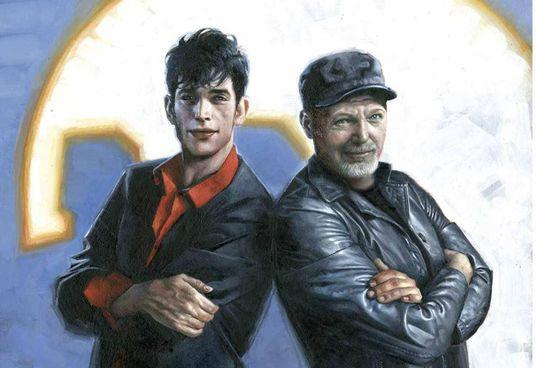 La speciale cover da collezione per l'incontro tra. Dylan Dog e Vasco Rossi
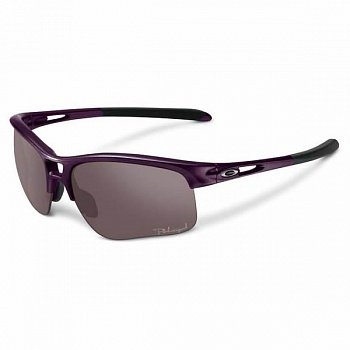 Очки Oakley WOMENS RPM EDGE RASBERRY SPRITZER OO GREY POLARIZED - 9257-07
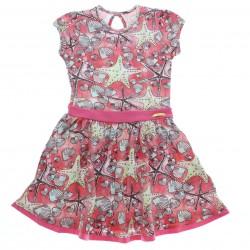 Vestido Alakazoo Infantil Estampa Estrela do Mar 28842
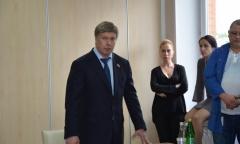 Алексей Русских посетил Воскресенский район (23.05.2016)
# # # #
_Activity_:
From the first line to the last, write out the data above exactly. Omit the pictures.

_Exercise response_:
 La speciale cover da collezione per l'incontro tra. Dylan Dog e Vasco Rossi
 Очки Oakley WOMENS RPM EDGE RASBERRY SPRITZER OO GREY POLARIZED - 9257-07
 Vestido Alakazoo Infantil Estampa Estrela do Mar 28842
 Алексей Русских посетил Воскресенский район (23.05.2016)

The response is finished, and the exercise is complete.